First International Data Analysis Olympiad Held in Moscow
On April 4, the winners of the First International Data Analysis Olympiad (IDAO) were announced. The event was organized by the HSE Faculty of Computer Science, Yandex, and Harbour.Space University (Barcelona) with the support of Sberbank. Magic City team from St. Petersburg took out first prize, a team from the Ukraine came second, and the Apex team from Belarus came third.
36 teams from Russia, Ukraine, Belarus, Azerbaijan, Israel, India and Peru took part in the IDAO finals. The competition was held in two stages. In the online qualification round, which took place from January 15 to February 11, 2018, the contestants had to solve a problem put forward by Yandex. The second, on-site, round was held on April 2 and 3 in Moscow at the Yandex headquarters. The finalists had 36 hours to solve a problem put forward by Sberbank.

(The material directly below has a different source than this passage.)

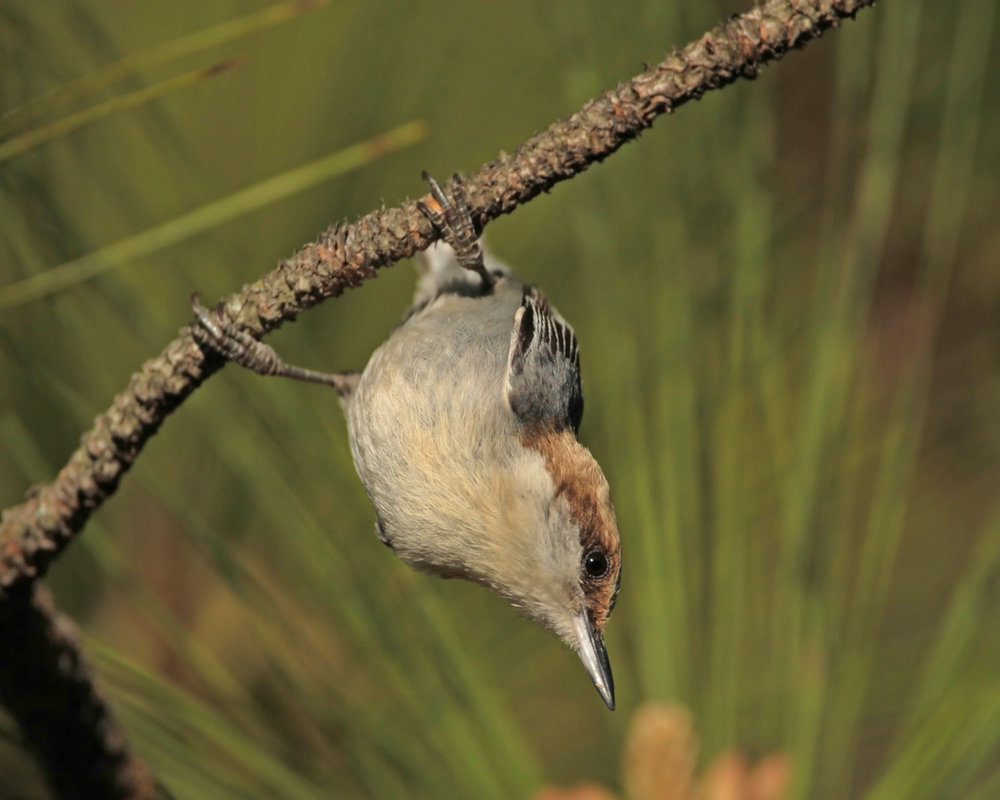 Brown-headed Nuthatch by Matt Tillett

‘Data Scientist is one of the most in-demand professions on the job market today, and it is essential that this area has more and more qualified specialists. Data analysis is what defines the future of business and the economy in general, and that’s why forward-looking companies are wanting to hire such experts’, said Stanislav Fedotov, curator at the Yandex School of Data Analysis, and Associate Professor at the HSE Faculty of Computer Science, ‘There are several well-known global events in programming, which popularize it and help detect the best of the best, such as ACM/ICPC (International Collegiate Programming Contest). The field of Data Science, however, is only just beginning to grow, both in Russia and internationally. We want IDAO to be a similarly big event in Data Science, and we will use it to promote this thrilling area among young professionals’.
According to Stanislav Fedotov, one of the important features of this Olympiad is that the participants get tasks that are related to real-life. For example, at the online stage, the contestants solved a task for Yandex.Market. When a user enters this service with a specific purpose, the system chooses a set of options which match their query. For example, when someone looks for a kettle, Yandex.Market offers them a lot of options of kettles with various prices and options. But teaching the system to predict queries would be much more interesting, as this would mean that it would offer not what the individual is looking for at that particular moment, but something they would be likely to want in future. ‘The participants were given a search history of notional users, and they had to predict the categories of items these individuals hadn’t looked at over the last three weeks, but would be likely to search for in a week’s time. They had to choose five users, suggest five categories of goods for each user and ‘guess’ at least one of them’, Stanislav Fedotov explained.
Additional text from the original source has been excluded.